Text for analysis:

═══

Instructional designers can tailor their recommendations if they understand faculty preconceptions about teaching and the faculty/ID partnership, but faculty may have implicit ideas about teaching and learning which they can’t explicitly define. This session seeks participant feedback on an initial diagnostic tool for assessing these beliefs.
Since higher education faculty in most subjects are not required to take courses on teaching as part of their credentialing process, many of them have little exposure to principles of pedagogy. However, all instructors enter the classroom with implicit theories about how people learn which guide the instructional strategies they employ. Faculty may not have thought critically about these assumptions and may not be able to articulate them when partnering with an instructional designer. As a result, instructional designers may encounter a range of reactions from faculty to the suggestions that they make. If the professor’s implicit theories align with those of the designer, they will probably experience a high degree of consensus or at least mutual understanding. If, however, the instructional designer makes suggestions which conflict with the faculty member’s perspective on how people learn, the faculty member may find the suggestion inappropriate and strange, causing the faculty to question the effectiveness of the partnership.
Designers need a brief diagnostic tool that they can use with faculty to quickly categorize the faculty member’s beliefs about teaching and the course design process. This will enable designers to tailor their suggestions to the instructor’s approach toward teaching and to address the instructor’s perspective and concerns when describing an alternate approach. In addition to implicit learning theories, knowing what an instructor beliefs about the role of the designer can help IDs to clarify or match those expectations.
This discovery session hopes to gather participant input on initial development of a tool to assess an instructor’s implicit theories of learning as well as their expectations of an instructional designer. Participants will explore the diagnostic tool and then answer additional questions about their perception of the diagnostic.

═══

Record extracts:
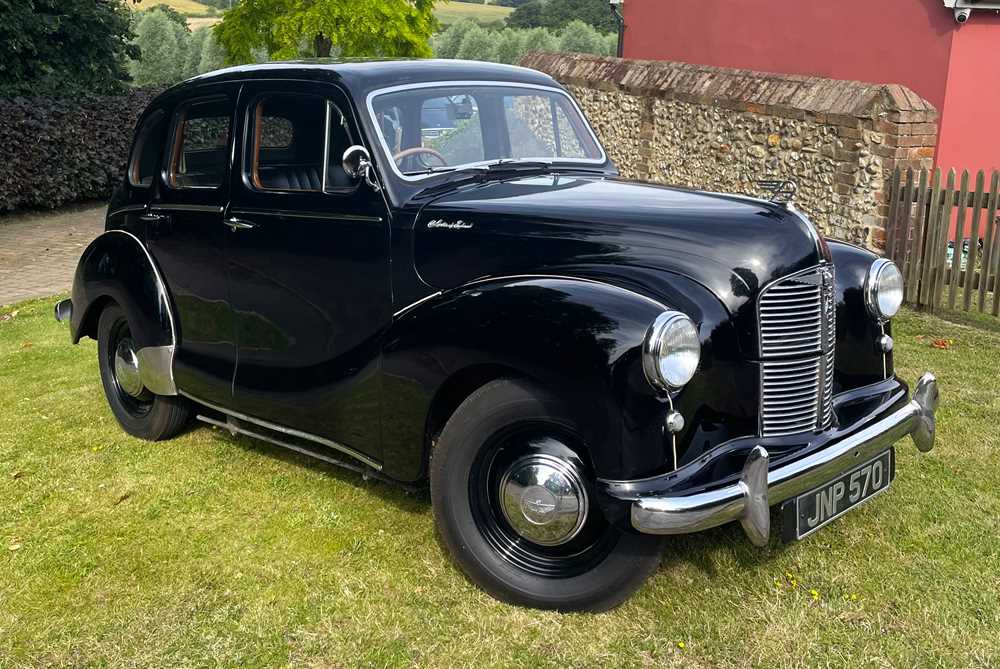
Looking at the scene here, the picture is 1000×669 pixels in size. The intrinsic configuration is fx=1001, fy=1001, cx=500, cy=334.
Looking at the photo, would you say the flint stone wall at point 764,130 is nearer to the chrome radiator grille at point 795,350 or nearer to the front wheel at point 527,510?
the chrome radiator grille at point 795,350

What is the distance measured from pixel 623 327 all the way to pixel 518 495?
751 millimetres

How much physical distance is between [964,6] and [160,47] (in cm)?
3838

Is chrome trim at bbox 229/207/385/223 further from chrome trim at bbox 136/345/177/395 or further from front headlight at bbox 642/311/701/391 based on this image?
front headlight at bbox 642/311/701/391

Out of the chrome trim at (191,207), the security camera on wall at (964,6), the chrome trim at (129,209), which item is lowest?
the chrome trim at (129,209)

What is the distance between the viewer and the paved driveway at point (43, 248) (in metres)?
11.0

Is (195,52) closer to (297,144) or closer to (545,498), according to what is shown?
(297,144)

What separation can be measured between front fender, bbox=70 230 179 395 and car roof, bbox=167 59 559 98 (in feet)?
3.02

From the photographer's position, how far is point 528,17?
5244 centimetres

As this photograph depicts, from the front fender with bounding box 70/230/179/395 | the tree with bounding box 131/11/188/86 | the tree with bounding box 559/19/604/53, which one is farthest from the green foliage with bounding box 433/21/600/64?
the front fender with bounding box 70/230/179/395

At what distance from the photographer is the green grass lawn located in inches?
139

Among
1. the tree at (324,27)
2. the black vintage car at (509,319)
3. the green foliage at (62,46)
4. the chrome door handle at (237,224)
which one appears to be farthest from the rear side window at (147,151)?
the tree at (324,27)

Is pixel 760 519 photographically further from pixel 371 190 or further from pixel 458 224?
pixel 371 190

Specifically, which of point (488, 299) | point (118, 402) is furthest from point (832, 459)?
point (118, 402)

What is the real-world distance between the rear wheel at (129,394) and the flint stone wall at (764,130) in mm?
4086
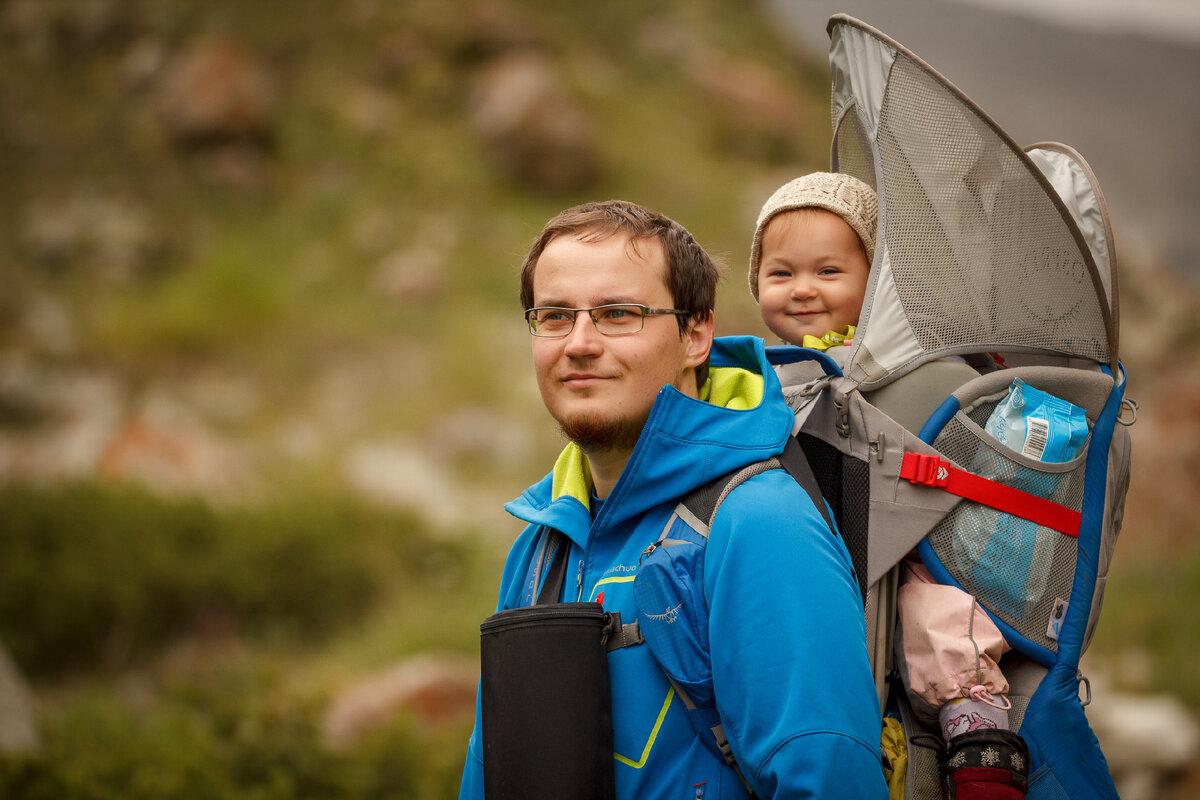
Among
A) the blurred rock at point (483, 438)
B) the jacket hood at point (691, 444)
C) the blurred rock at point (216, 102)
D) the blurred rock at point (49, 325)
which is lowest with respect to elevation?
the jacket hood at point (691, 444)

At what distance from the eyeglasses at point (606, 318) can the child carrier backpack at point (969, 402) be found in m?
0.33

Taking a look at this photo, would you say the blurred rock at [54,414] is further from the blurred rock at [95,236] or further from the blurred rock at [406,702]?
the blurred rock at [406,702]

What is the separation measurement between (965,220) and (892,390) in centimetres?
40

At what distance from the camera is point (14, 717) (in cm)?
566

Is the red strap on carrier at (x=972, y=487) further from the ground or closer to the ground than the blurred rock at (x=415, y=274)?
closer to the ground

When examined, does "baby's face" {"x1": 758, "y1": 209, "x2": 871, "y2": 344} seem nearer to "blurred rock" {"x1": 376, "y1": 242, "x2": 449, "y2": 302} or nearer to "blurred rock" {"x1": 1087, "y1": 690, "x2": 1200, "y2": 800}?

═══

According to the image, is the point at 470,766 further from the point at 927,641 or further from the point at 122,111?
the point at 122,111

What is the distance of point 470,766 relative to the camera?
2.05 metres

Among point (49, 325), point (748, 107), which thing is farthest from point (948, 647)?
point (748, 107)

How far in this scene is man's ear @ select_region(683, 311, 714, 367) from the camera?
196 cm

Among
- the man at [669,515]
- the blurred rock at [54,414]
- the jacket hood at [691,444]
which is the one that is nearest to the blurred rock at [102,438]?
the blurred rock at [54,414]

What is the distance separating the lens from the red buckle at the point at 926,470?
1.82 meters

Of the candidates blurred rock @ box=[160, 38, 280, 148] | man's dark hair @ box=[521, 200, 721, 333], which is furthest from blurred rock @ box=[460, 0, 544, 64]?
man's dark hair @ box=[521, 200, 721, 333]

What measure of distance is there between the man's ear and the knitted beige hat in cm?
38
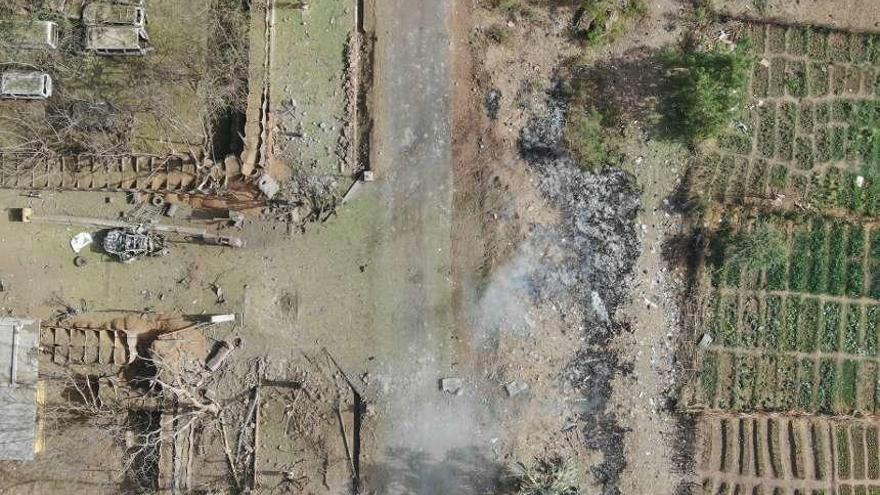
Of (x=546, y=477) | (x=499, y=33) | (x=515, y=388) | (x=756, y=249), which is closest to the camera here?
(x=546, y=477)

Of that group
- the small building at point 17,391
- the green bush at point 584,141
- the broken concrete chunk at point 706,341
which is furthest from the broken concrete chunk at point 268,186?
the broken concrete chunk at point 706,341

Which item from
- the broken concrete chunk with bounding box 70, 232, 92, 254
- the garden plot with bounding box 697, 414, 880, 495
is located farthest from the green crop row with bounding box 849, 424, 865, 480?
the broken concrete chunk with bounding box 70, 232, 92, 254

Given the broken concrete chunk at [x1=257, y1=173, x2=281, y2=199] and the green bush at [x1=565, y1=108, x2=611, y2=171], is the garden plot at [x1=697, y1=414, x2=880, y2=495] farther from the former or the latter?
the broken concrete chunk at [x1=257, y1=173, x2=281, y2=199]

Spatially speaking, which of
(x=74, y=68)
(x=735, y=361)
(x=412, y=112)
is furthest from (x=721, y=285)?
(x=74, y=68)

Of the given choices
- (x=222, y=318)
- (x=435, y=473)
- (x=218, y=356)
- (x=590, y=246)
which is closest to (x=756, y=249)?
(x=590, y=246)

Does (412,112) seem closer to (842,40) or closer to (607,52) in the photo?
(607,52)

═══

Exercise details: Repeat the passage from the text on faculty beliefs about teaching, starting with "This discovery session" and going on through "of the diagnostic.".

Exercise answer:
This discovery session hopes to gather participant input on initial development of a tool to assess an instructor’s implicit theories of learning as well as their expectations of an instructional designer. Participants will explore the diagnostic tool and then answer additional questions about their perception of the diagnostic.